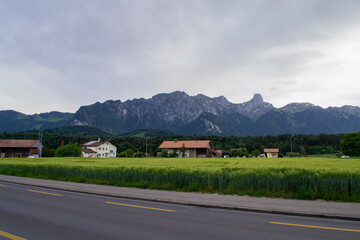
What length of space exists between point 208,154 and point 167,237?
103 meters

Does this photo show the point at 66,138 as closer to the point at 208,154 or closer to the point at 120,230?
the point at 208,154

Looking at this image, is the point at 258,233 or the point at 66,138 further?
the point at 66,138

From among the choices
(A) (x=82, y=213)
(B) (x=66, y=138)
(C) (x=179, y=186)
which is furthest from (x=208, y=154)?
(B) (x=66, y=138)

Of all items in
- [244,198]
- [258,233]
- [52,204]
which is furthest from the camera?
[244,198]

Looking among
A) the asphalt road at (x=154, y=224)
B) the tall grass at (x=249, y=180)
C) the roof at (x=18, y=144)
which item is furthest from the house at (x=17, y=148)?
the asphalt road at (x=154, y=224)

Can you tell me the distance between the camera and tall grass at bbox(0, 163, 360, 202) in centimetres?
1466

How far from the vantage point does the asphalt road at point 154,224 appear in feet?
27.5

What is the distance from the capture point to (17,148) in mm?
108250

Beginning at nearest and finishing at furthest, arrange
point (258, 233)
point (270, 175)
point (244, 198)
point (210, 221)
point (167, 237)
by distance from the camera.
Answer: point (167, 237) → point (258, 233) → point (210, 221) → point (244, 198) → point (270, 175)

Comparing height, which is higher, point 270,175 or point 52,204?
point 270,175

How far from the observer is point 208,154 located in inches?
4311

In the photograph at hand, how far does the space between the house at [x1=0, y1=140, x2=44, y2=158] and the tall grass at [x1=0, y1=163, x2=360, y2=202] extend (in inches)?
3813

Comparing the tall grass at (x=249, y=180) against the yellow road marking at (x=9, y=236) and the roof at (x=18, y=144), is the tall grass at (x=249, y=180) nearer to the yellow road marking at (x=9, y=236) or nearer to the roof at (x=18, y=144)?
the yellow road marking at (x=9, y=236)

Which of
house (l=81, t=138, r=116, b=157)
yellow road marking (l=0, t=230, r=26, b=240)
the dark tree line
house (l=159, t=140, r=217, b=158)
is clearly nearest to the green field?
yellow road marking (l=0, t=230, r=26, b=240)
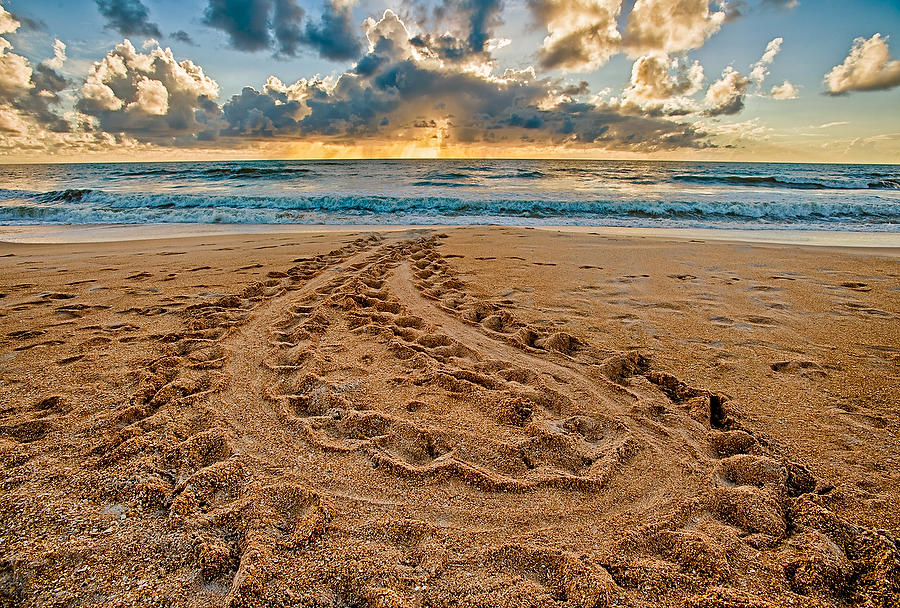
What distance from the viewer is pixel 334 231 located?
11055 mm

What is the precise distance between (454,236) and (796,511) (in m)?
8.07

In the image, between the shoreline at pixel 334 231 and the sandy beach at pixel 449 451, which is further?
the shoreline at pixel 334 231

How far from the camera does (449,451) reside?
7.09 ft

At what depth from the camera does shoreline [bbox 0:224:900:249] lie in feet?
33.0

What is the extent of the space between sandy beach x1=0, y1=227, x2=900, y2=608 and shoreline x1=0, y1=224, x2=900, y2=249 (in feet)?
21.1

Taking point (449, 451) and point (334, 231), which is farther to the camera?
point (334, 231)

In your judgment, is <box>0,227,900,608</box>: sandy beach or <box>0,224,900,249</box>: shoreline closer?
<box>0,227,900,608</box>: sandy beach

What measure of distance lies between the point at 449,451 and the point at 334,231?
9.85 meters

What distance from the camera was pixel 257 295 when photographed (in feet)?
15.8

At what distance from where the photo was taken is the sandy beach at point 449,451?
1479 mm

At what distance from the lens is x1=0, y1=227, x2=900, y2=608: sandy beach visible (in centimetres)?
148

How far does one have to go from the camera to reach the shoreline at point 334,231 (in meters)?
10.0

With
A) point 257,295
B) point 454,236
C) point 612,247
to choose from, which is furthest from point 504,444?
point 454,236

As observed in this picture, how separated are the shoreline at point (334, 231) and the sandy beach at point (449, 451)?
--
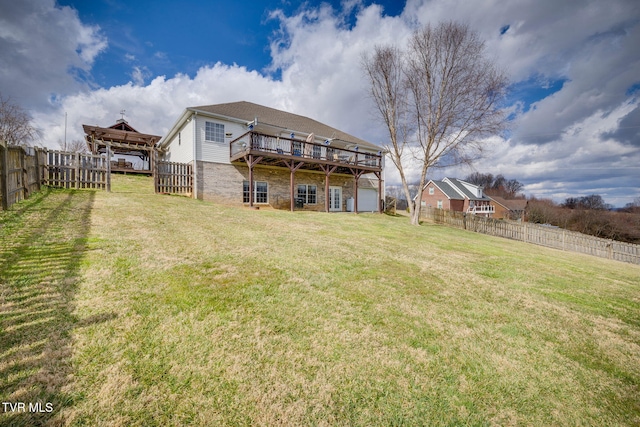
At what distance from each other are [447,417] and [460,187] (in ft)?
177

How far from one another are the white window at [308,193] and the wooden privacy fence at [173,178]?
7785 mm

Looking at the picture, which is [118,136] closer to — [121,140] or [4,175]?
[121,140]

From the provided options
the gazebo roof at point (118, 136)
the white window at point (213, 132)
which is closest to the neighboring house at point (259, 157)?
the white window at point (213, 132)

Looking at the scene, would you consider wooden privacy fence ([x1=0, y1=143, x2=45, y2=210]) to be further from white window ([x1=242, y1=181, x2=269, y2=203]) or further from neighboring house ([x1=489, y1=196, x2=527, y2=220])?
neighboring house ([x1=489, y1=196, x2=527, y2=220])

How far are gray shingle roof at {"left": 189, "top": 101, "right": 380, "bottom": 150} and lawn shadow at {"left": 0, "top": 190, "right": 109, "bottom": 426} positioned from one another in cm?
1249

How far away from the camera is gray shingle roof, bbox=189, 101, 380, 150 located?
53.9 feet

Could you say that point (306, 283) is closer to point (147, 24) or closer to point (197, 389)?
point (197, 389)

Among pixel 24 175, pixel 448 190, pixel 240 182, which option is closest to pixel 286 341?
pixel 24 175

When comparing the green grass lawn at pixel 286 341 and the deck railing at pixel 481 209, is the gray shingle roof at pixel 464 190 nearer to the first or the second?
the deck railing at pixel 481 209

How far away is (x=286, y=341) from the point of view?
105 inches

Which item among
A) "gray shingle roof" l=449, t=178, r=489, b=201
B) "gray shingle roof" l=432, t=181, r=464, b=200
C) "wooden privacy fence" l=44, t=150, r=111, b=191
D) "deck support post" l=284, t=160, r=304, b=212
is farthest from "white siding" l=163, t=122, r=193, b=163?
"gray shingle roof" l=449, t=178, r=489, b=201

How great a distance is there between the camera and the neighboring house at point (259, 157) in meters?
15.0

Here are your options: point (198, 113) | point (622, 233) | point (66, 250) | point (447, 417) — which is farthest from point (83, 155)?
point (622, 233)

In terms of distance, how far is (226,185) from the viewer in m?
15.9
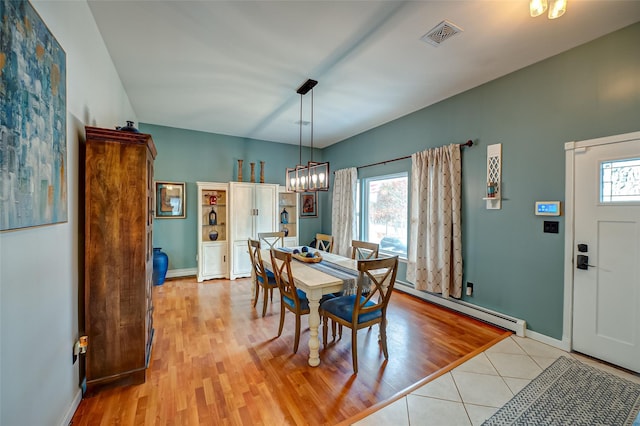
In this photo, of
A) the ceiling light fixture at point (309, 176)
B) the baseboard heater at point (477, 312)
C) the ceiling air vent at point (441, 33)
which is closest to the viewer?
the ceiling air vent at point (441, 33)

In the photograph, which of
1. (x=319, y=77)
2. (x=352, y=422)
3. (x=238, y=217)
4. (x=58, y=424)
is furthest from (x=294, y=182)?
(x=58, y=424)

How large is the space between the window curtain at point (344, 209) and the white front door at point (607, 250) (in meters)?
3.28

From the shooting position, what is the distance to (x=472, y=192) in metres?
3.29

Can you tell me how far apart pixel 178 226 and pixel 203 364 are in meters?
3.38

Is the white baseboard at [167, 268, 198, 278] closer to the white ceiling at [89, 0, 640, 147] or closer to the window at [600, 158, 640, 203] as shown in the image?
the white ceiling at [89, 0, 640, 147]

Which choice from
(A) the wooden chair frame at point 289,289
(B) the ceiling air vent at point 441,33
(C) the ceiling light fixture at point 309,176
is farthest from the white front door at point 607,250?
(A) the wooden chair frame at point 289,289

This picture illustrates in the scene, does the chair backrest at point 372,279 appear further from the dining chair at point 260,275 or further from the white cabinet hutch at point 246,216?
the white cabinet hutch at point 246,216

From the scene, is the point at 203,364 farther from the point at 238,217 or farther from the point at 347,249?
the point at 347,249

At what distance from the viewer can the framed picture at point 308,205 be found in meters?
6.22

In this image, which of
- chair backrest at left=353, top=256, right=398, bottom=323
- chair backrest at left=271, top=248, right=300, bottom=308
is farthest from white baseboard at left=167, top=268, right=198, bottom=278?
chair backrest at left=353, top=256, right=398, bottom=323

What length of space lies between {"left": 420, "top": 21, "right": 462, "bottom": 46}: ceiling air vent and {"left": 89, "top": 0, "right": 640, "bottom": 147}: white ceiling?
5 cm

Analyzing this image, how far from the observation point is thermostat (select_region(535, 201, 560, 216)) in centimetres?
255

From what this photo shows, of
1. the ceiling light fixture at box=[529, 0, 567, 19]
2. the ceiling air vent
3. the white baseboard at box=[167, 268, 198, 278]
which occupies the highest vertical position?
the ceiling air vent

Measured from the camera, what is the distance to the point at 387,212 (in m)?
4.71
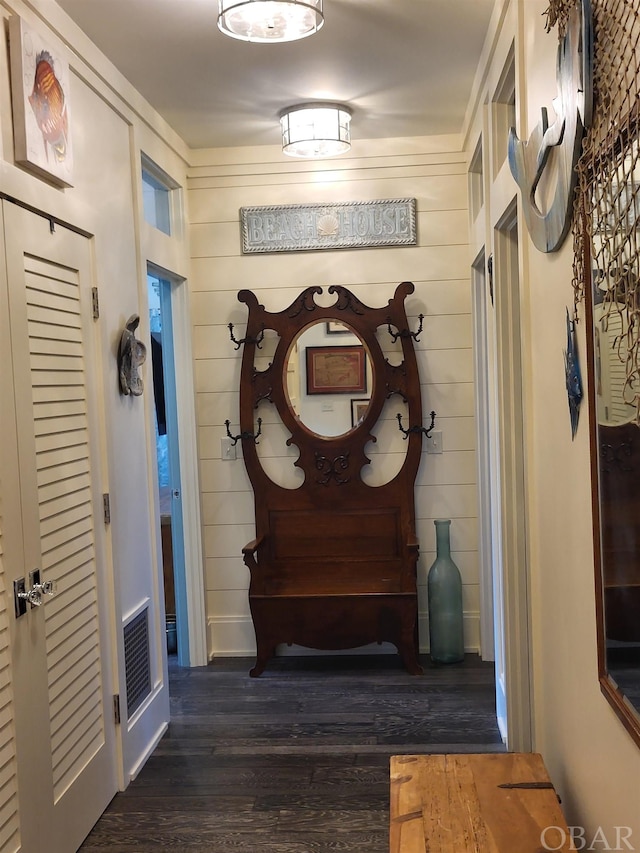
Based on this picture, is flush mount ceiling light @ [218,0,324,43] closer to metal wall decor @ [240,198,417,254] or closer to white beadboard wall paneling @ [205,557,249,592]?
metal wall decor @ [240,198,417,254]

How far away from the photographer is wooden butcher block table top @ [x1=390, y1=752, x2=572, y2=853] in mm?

#### [Goal]
Copy the stretch of entries from the line that contains "From what this photo shows, of" through the line that contains "How far away from the photographer", both included, with the pictures left out.

#### [Right answer]
From what this photo shows, of
1. the ceiling light fixture at box=[529, 0, 567, 19]
2. the ceiling air vent
3. the white baseboard at box=[167, 268, 198, 278]
which occupies the highest vertical position?
the ceiling air vent

Measured from the camera, what is the distance to the point at 387,212 (in m)?
4.71
Based on this picture, is flush mount ceiling light @ [218,0,324,43] closer to metal wall decor @ [240,198,417,254] or closer to white beadboard wall paneling @ [205,557,249,592]?
metal wall decor @ [240,198,417,254]

How far away from the photographer is wooden butcher block table top @ [x1=390, y1=752, x2=572, y2=853] in mm?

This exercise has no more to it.